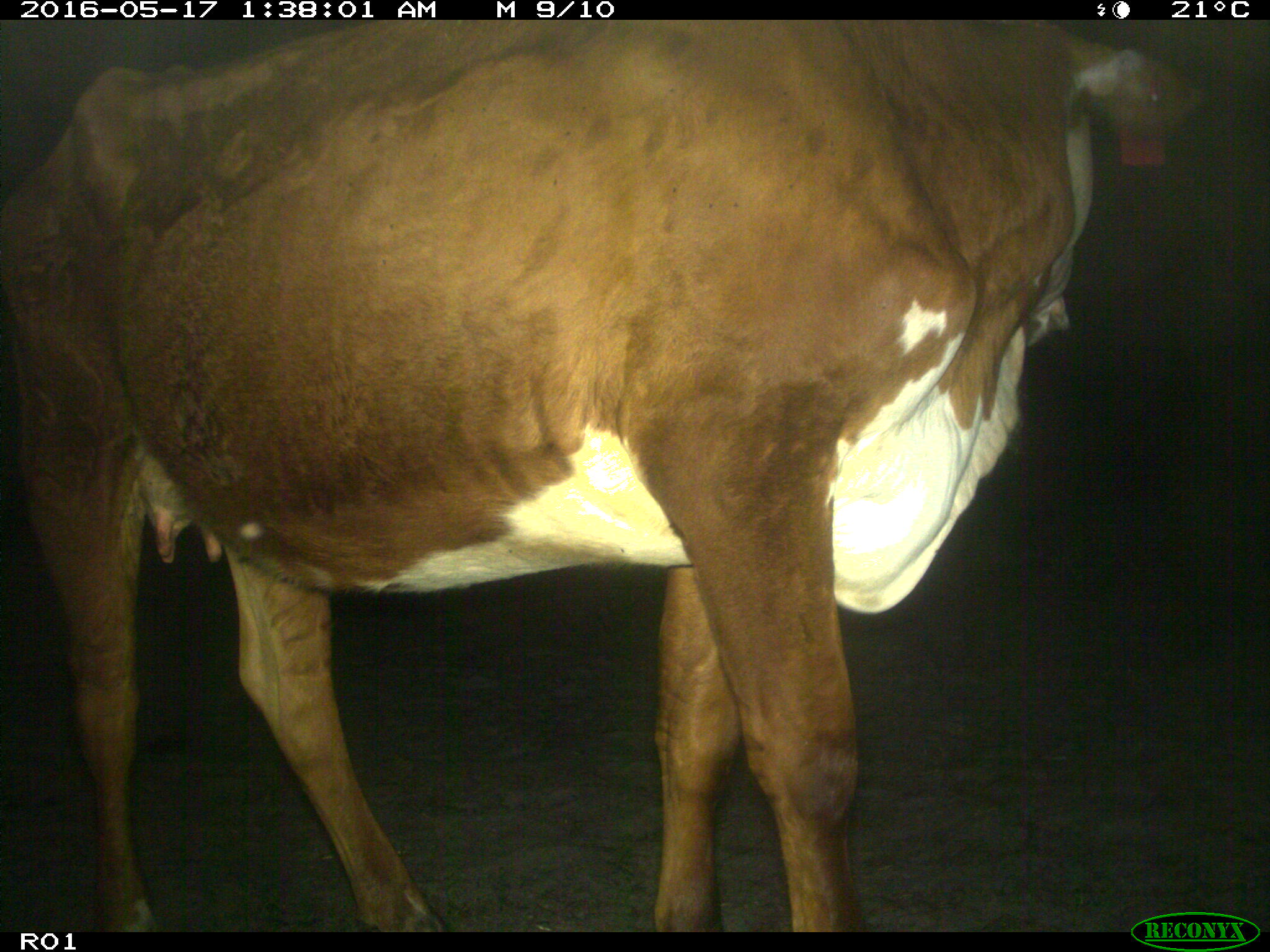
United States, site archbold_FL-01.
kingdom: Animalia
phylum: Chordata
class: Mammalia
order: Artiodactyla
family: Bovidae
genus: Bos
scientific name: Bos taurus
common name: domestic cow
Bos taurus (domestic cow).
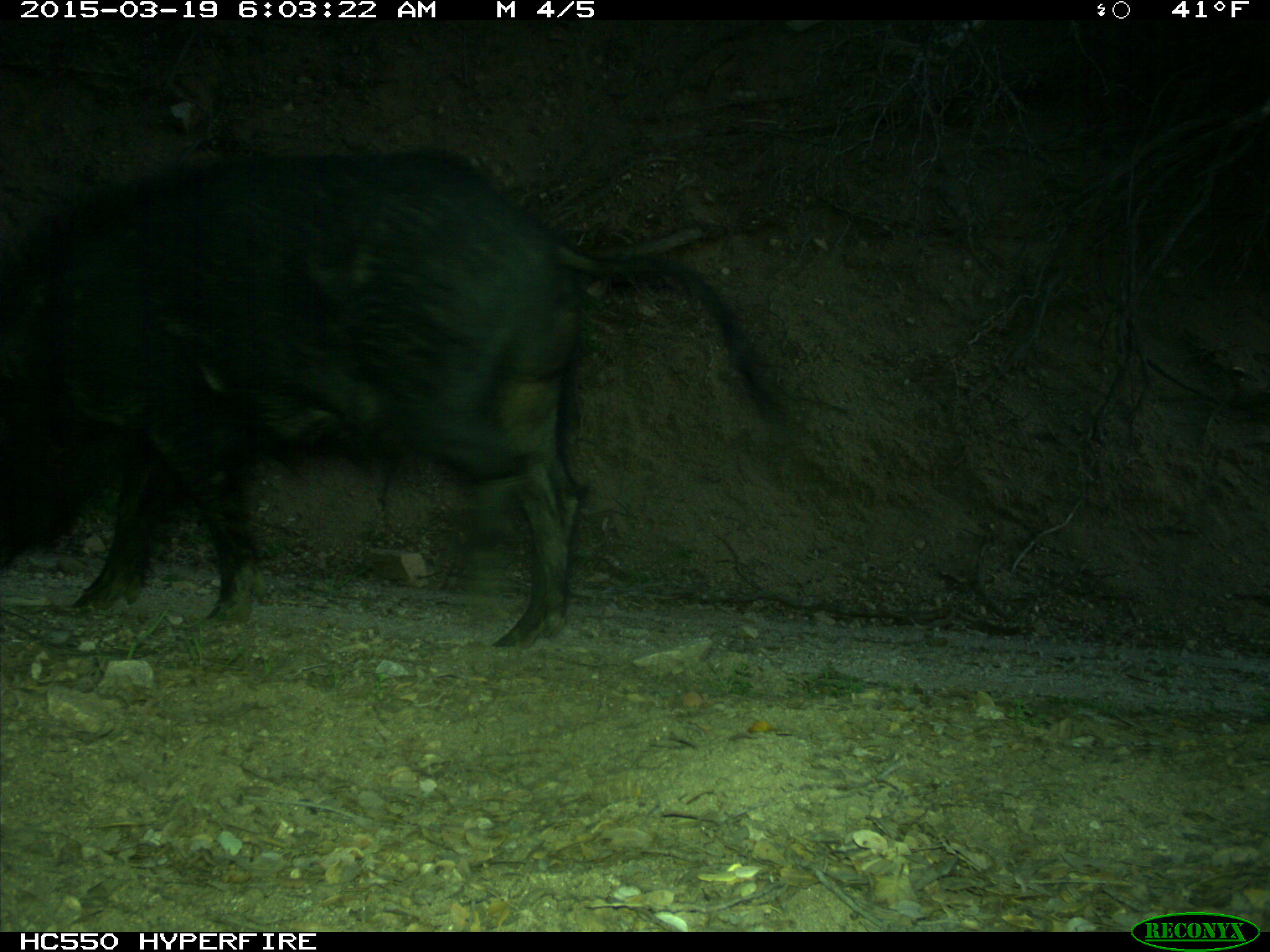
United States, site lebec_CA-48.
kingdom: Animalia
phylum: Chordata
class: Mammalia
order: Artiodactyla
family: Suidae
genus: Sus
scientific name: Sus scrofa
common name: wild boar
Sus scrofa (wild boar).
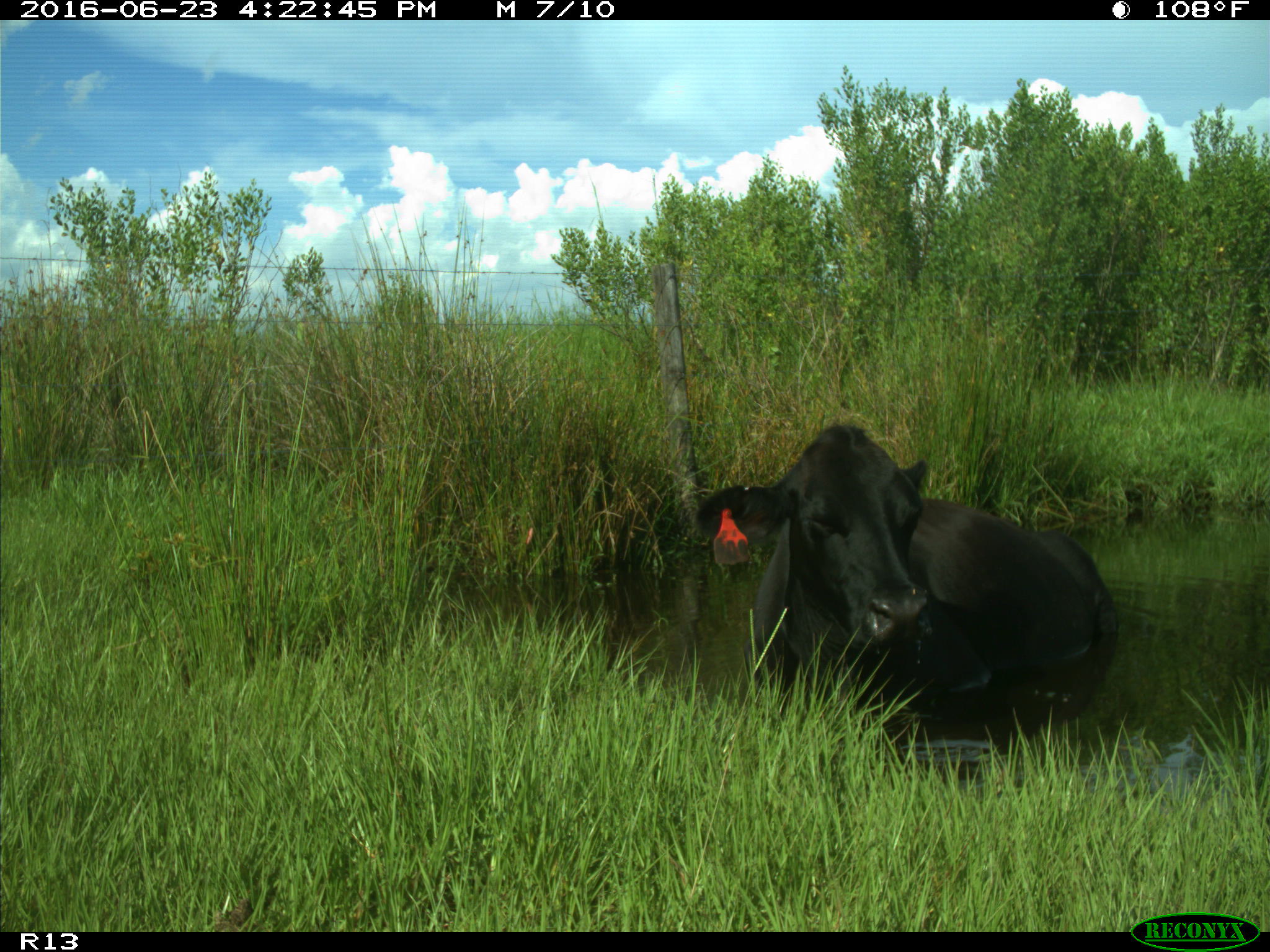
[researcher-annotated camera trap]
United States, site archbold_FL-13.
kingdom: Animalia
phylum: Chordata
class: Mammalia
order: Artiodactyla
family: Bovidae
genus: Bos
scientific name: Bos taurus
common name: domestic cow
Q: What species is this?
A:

## WORK INSTRUCTION
With the pictures removed, return the listing above in its exact original wording.

## EXPECTED ANSWER
United States, site archbold_FL-01.
kingdom: Animalia
phylum: Chordata
class: Mammalia
order: Artiodactyla
family: Bovidae
genus: Bos
scientific name: Bos taurus
common name: domestic cow
Bos taurus (domestic cow).
United States, site lebec_CA-48.
kingdom: Animalia
phylum: Chordata
class: Mammalia
order: Artiodactyla
family: Suidae
genus: Sus
scientific name: Sus scrofa
common name: wild boar
Sus scrofa (wild boar).
[researcher-annotated camera trap]
United States, site archbold_FL-13.
kingdom: Animalia
phylum: Chordata
class: Mammalia
order: Artiodactyla
family: Bovidae
genus: Bos
scientific name: Bos taurus
common name: domestic cow
Q: What species is this?
A:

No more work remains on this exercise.